▶ _Goal_
Reproduce the part of the material that opens with the line containing "From the perspective" and runs through the end of the material, replacing "camera" with "viewer" and leaving everything else unchanged.
[START]
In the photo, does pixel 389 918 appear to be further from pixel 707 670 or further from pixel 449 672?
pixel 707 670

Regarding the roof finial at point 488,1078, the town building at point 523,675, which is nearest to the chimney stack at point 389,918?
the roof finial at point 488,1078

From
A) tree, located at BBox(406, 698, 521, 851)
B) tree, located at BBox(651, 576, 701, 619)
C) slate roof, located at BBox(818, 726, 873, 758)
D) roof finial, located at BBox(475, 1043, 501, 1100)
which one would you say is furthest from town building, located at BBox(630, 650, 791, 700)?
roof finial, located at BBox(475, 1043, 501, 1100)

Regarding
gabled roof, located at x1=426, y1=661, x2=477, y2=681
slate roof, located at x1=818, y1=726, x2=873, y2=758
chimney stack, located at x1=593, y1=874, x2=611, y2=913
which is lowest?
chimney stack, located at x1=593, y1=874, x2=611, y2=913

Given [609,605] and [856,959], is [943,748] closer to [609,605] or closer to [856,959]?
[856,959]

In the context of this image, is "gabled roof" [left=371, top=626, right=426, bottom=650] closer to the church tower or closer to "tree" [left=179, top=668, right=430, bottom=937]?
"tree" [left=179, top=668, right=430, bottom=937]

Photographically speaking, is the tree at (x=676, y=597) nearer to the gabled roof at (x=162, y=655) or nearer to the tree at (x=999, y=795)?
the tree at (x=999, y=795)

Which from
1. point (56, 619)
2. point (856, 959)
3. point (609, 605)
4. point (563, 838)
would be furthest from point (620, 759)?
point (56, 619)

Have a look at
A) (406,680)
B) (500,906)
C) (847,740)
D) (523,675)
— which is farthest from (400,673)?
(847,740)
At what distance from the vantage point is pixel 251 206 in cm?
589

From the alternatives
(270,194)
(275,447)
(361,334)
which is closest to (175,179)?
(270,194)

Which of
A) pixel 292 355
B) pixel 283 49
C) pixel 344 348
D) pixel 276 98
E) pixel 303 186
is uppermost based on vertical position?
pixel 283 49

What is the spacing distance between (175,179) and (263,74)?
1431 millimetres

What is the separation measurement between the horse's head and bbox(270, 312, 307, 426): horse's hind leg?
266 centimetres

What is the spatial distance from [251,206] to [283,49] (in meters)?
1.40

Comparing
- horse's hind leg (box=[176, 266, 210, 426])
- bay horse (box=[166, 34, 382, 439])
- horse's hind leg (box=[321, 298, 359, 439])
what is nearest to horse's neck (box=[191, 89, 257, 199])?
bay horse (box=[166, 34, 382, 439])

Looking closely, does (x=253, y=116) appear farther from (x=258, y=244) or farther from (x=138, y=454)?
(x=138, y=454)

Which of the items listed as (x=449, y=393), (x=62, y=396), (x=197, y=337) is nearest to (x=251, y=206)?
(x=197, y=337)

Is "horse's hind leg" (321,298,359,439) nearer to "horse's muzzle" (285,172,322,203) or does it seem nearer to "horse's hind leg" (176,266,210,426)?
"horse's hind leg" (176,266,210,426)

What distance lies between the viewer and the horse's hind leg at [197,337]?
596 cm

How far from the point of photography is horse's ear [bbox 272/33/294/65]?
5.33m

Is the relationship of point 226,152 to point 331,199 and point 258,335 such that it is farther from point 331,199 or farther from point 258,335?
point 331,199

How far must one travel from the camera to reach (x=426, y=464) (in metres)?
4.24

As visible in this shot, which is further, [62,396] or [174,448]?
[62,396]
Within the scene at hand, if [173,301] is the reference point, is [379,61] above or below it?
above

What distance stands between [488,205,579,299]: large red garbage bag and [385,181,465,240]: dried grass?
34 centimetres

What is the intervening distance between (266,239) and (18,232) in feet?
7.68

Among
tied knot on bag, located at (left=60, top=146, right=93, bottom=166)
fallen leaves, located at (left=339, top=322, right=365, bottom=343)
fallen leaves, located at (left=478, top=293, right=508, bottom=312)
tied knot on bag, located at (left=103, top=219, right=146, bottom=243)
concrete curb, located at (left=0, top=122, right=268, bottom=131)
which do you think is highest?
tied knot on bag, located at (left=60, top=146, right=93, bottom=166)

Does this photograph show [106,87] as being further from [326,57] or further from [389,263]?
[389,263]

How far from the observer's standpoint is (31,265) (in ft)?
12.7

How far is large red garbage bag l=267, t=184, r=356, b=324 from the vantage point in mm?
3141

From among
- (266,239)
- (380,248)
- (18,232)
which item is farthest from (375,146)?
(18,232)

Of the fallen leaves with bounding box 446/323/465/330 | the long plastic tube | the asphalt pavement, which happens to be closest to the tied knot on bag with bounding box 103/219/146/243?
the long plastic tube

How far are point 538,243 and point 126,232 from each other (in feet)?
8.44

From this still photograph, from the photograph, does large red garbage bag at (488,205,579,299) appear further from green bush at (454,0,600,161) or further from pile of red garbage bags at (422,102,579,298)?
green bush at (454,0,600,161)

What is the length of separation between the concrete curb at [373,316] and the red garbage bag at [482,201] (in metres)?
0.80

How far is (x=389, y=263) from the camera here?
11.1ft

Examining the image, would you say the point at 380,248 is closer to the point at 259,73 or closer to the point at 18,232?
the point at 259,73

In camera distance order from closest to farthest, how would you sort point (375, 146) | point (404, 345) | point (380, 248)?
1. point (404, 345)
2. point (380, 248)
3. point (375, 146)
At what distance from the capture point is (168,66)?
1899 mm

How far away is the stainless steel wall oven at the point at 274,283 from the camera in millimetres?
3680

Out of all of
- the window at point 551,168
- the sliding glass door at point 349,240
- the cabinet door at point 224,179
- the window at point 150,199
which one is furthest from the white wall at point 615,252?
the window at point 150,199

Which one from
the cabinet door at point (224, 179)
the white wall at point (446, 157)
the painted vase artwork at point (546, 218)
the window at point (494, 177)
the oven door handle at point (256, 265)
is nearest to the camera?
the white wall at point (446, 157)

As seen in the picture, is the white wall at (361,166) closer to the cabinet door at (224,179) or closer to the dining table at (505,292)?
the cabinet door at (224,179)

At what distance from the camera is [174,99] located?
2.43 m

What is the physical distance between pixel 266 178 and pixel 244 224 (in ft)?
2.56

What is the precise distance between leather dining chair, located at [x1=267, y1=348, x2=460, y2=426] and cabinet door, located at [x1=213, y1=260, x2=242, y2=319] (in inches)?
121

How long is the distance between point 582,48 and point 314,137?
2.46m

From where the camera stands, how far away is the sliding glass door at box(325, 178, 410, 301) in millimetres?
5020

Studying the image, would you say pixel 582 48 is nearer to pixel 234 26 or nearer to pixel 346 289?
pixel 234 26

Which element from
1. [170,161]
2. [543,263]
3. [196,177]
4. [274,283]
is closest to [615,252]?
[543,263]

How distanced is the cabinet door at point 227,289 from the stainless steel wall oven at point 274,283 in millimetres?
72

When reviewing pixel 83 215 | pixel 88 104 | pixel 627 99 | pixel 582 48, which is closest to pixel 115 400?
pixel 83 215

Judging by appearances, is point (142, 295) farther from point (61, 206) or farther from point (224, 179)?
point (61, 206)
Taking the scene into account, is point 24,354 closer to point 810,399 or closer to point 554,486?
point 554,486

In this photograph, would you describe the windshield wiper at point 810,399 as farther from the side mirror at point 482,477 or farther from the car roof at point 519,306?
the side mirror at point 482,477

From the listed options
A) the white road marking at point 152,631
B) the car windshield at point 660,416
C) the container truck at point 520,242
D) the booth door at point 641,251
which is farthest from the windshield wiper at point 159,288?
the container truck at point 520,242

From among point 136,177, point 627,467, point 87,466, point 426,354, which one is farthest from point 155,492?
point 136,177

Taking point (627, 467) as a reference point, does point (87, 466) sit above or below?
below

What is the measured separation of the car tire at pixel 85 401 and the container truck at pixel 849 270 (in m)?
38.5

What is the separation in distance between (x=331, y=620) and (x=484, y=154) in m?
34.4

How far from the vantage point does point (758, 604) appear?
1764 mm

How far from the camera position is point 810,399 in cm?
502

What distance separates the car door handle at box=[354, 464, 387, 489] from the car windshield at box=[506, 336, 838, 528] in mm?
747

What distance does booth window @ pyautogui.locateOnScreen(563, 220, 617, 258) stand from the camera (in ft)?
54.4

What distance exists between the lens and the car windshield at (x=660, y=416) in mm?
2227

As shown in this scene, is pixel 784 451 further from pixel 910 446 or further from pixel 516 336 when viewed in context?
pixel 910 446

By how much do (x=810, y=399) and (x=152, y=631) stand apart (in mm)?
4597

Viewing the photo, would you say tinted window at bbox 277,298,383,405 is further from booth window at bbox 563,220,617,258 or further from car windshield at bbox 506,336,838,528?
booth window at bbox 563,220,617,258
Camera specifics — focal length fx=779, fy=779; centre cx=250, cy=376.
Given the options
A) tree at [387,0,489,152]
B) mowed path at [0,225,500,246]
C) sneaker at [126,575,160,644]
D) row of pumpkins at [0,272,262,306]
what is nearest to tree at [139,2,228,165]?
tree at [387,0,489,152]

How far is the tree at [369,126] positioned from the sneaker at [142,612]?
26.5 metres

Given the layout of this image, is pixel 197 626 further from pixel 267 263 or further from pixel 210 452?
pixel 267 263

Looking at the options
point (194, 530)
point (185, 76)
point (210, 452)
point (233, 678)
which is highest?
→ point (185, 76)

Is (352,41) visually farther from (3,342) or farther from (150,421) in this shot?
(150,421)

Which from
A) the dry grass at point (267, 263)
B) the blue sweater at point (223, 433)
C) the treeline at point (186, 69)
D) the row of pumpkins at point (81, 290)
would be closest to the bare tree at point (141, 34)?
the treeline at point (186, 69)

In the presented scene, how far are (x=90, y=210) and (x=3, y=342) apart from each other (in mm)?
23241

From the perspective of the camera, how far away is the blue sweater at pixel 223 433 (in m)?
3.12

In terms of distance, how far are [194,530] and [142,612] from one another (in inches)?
[END]
▶ _Result_
From the perspective of the viewer, how far away is the blue sweater at pixel 223 433 (in m)?
3.12

In terms of distance, how far are [194,530] and [142,612] from one another (in inches)?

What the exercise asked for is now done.